Raw data
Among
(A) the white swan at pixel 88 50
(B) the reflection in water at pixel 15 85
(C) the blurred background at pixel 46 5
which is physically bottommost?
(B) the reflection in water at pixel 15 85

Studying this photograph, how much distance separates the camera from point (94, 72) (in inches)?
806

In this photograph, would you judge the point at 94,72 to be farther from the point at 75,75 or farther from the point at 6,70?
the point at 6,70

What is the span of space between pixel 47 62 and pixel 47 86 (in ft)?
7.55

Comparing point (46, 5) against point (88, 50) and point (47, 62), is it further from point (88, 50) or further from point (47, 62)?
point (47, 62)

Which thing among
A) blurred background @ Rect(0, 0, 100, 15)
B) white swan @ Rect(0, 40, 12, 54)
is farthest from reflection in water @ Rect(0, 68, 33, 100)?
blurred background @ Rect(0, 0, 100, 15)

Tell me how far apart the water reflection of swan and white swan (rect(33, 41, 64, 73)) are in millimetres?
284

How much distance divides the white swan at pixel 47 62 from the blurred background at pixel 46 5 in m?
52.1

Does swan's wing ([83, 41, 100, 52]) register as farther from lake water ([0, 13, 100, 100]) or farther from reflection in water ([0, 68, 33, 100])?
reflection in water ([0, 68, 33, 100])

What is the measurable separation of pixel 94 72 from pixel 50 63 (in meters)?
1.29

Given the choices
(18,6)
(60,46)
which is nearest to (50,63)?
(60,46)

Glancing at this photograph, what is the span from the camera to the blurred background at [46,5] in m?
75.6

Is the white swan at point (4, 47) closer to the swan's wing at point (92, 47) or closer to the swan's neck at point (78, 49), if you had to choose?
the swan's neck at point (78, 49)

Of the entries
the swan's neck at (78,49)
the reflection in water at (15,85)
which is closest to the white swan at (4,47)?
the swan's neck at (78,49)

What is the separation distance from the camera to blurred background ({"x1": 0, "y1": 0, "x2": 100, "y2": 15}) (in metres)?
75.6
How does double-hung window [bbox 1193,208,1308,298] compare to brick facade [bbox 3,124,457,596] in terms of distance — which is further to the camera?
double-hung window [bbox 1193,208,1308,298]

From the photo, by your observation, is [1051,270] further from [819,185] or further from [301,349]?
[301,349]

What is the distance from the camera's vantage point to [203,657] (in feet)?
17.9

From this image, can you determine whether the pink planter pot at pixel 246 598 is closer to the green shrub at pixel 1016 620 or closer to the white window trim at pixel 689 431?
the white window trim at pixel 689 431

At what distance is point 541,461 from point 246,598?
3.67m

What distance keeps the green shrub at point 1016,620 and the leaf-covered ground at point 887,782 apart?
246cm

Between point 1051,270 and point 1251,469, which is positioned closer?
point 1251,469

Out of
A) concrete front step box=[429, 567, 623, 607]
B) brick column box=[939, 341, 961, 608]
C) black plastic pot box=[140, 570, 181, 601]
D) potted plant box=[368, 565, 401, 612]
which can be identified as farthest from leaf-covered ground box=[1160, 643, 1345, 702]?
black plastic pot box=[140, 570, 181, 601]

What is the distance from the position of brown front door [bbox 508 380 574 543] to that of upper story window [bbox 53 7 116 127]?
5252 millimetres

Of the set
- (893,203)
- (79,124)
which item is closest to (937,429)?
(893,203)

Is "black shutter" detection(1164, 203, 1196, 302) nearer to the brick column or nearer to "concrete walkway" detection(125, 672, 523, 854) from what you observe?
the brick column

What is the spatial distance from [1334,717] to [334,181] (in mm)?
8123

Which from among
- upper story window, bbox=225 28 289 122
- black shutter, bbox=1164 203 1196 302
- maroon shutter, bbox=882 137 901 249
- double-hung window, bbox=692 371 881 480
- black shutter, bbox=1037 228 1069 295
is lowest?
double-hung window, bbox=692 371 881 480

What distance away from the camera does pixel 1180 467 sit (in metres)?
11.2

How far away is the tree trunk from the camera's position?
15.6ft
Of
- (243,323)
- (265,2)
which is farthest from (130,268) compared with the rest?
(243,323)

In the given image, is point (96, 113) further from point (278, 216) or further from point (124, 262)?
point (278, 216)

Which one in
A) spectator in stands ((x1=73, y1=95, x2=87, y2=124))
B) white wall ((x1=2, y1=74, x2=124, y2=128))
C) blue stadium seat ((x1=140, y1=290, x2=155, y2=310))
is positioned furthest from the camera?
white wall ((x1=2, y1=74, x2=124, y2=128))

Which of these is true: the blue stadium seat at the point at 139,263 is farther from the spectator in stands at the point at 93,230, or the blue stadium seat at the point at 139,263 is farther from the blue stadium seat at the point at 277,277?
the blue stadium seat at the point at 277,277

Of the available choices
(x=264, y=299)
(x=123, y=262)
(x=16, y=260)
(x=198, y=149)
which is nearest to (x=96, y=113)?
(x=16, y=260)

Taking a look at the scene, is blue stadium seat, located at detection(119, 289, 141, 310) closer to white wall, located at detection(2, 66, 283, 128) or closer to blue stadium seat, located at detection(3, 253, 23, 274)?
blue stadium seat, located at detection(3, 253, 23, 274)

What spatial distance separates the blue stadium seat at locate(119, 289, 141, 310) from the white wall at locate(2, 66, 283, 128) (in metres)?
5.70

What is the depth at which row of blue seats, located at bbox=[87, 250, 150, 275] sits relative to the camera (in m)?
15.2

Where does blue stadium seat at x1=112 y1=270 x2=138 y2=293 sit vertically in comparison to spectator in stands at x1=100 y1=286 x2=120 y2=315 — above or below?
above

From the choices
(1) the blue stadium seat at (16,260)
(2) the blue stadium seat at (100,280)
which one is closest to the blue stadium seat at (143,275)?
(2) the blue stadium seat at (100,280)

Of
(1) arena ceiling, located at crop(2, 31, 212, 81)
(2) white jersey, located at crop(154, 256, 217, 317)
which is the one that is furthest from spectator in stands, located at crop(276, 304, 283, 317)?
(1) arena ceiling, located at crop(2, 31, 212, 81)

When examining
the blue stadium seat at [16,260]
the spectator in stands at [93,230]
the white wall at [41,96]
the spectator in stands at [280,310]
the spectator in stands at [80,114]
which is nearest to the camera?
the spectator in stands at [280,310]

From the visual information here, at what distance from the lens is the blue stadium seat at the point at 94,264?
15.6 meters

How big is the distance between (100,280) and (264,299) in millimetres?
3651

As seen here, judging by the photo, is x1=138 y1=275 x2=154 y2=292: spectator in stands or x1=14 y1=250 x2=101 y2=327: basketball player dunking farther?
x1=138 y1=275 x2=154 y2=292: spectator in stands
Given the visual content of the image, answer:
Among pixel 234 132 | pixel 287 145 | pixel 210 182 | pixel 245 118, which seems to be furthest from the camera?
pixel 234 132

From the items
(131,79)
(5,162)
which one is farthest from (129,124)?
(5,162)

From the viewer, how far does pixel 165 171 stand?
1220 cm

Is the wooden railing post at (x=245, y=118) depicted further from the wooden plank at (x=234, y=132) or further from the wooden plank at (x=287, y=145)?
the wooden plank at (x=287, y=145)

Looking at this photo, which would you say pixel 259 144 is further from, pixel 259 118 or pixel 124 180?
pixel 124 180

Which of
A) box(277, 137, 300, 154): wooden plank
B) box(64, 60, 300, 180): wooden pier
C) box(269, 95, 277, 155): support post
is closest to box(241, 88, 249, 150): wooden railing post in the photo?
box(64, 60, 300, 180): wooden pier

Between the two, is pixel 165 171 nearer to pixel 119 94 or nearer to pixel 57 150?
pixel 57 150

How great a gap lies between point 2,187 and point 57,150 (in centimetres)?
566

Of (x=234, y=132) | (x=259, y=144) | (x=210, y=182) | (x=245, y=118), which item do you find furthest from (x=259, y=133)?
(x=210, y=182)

Work instructions
Make a verbatim copy of every entry shown above.

The solution
Among
(A) the white swan at pixel 88 50
(B) the reflection in water at pixel 15 85
(C) the blurred background at pixel 46 5
which is physically bottommost?
(B) the reflection in water at pixel 15 85

Studying this photograph, how much distance separates the camera from point (94, 72) (in inches)?
806

In this photograph, would you judge the point at 94,72 to be farther from the point at 75,75 or farther from the point at 6,70?
the point at 6,70

What is the span of space between pixel 47 62 and pixel 47 86 (in ft)?
7.55

Comparing point (46, 5) against point (88, 50) and point (47, 62), is it further from point (88, 50) or further from point (47, 62)?
point (47, 62)

Which thing among
A) blurred background @ Rect(0, 0, 100, 15)
B) white swan @ Rect(0, 40, 12, 54)
is farthest from reflection in water @ Rect(0, 68, 33, 100)?
blurred background @ Rect(0, 0, 100, 15)

Tell me how far apart the water reflection of swan and white swan (rect(33, 41, 64, 73)) are in millimetres?
284

How much distance divides the white swan at pixel 47 62 from the blurred background at pixel 46 5 in m?
52.1

Does swan's wing ([83, 41, 100, 52]) register as farther from lake water ([0, 13, 100, 100]) or farther from reflection in water ([0, 68, 33, 100])?
reflection in water ([0, 68, 33, 100])

What is the measurable separation of pixel 94 72 from pixel 50 63 (in meters)?
1.29

Given the choices
(18,6)
(60,46)
which is nearest to (50,63)?
(60,46)

Glancing at this photograph, what is the span from the camera to the blurred background at [46,5] in m?
75.6

Is the white swan at point (4, 47) closer to the swan's wing at point (92, 47) or closer to the swan's neck at point (78, 49), if you had to choose?
the swan's neck at point (78, 49)

Of the entries
the swan's neck at (78,49)
the reflection in water at (15,85)
which is closest to the white swan at (4,47)?
the swan's neck at (78,49)

What is the separation distance from the camera to blurred background ({"x1": 0, "y1": 0, "x2": 100, "y2": 15}) (in metres)?
75.6
How does double-hung window [bbox 1193,208,1308,298] compare to brick facade [bbox 3,124,457,596] in terms of distance — which is further to the camera?
double-hung window [bbox 1193,208,1308,298]

From the photo, by your observation, is [1051,270] further from [819,185] or further from [301,349]?
[301,349]

What is the distance from the camera's vantage point to [203,657] (in feet)?
17.9

From this image, can you determine whether the pink planter pot at pixel 246 598 is closer to the green shrub at pixel 1016 620 or closer to the white window trim at pixel 689 431?
the white window trim at pixel 689 431

At what distance is point 541,461 from point 246,598?
3.67m

What distance keeps the green shrub at point 1016,620 and the leaf-covered ground at point 887,782 apart?
246cm

Between point 1051,270 and point 1251,469, which is positioned closer?
point 1251,469

Out of
A) concrete front step box=[429, 567, 623, 607]
B) brick column box=[939, 341, 961, 608]
C) black plastic pot box=[140, 570, 181, 601]
D) potted plant box=[368, 565, 401, 612]
which can be identified as farthest from leaf-covered ground box=[1160, 643, 1345, 702]?
black plastic pot box=[140, 570, 181, 601]

What is the distance from the position of brown front door [bbox 508 380 574 543] to that of upper story window [bbox 53 7 116 127]?
5252 millimetres

Of the set
- (893,203)
- (79,124)
which item is closest to (937,429)?
(893,203)

Is "black shutter" detection(1164, 203, 1196, 302) nearer to the brick column or nearer to "concrete walkway" detection(125, 672, 523, 854) from what you observe?
the brick column

What is the spatial distance from [1334,717] to [334,181] (in mm)?
8123

Which from among
- upper story window, bbox=225 28 289 122
- black shutter, bbox=1164 203 1196 302
- maroon shutter, bbox=882 137 901 249
- double-hung window, bbox=692 371 881 480
- black shutter, bbox=1037 228 1069 295
is lowest?
double-hung window, bbox=692 371 881 480

What distance away from the camera does pixel 1180 467 sit (in metres)?
11.2

How far away is the tree trunk from the camera's position?
15.6ft
Of
- (243,323)
- (265,2)
which is farthest from (130,268) compared with the rest?
(243,323)

In the given image, is point (96, 113) further from point (278, 216) or further from point (124, 262)?
point (278, 216)

Which one in
A) spectator in stands ((x1=73, y1=95, x2=87, y2=124))
B) white wall ((x1=2, y1=74, x2=124, y2=128))
C) blue stadium seat ((x1=140, y1=290, x2=155, y2=310))
is positioned furthest from the camera?
white wall ((x1=2, y1=74, x2=124, y2=128))

Which of these is true: the blue stadium seat at the point at 139,263 is farther from the spectator in stands at the point at 93,230, or the blue stadium seat at the point at 139,263 is farther from the blue stadium seat at the point at 277,277?
the blue stadium seat at the point at 277,277

Of the available choices
(x=264, y=299)
(x=123, y=262)
(x=16, y=260)
(x=198, y=149)
which is nearest to (x=96, y=113)?
(x=16, y=260)

Taking a look at the scene, is blue stadium seat, located at detection(119, 289, 141, 310) closer to white wall, located at detection(2, 66, 283, 128) or closer to blue stadium seat, located at detection(3, 253, 23, 274)?
blue stadium seat, located at detection(3, 253, 23, 274)

What spatial distance separates the blue stadium seat at locate(119, 289, 141, 310) from the white wall at locate(2, 66, 283, 128) (in metres)?
5.70

What is the depth at which row of blue seats, located at bbox=[87, 250, 150, 275] sits relative to the camera (in m)?
15.2

Where does blue stadium seat at x1=112 y1=270 x2=138 y2=293 sit vertically in comparison to spectator in stands at x1=100 y1=286 x2=120 y2=315 — above or below?
above

From the choices
(1) the blue stadium seat at (16,260)
(2) the blue stadium seat at (100,280)
which one is closest to the blue stadium seat at (143,275)?
(2) the blue stadium seat at (100,280)

Of
(1) arena ceiling, located at crop(2, 31, 212, 81)
(2) white jersey, located at crop(154, 256, 217, 317)
which is the one that is furthest from spectator in stands, located at crop(276, 304, 283, 317)?
(1) arena ceiling, located at crop(2, 31, 212, 81)

When examining
the blue stadium seat at [16,260]
the spectator in stands at [93,230]
the white wall at [41,96]
the spectator in stands at [280,310]
the spectator in stands at [80,114]
which is nearest to the camera?
the spectator in stands at [280,310]

From the visual information here, at what distance from the lens is the blue stadium seat at the point at 94,264?
15.6 meters

How big is the distance between (100,280) and (264,299) in millimetres?
3651

As seen here, judging by the photo, is x1=138 y1=275 x2=154 y2=292: spectator in stands or x1=14 y1=250 x2=101 y2=327: basketball player dunking farther?
x1=138 y1=275 x2=154 y2=292: spectator in stands
Given the visual content of the image, answer:
Among pixel 234 132 | pixel 287 145 | pixel 210 182 | pixel 245 118, which seems to be furthest from the camera?
pixel 234 132

From the items
(131,79)
(5,162)
which one is farthest from (129,124)?
(5,162)

From the viewer, how far does pixel 165 171 stand?
1220 cm

Is the wooden railing post at (x=245, y=118) depicted further from the wooden plank at (x=234, y=132) or further from the wooden plank at (x=287, y=145)?
the wooden plank at (x=287, y=145)

Looking at this photo, which would you say pixel 259 144 is further from, pixel 259 118 or pixel 124 180?
pixel 124 180

Which of
A) box(277, 137, 300, 154): wooden plank
B) box(64, 60, 300, 180): wooden pier
C) box(269, 95, 277, 155): support post
is closest to box(241, 88, 249, 150): wooden railing post in the photo?
box(64, 60, 300, 180): wooden pier

Between the two, is pixel 165 171 nearer to pixel 119 94 or nearer to pixel 57 150?
pixel 57 150

How great a gap lies between point 2,187 and point 57,150 (in centimetres)?
566

Of (x=234, y=132) | (x=259, y=144) | (x=210, y=182) | (x=245, y=118), which item do you find furthest from (x=259, y=133)?
(x=210, y=182)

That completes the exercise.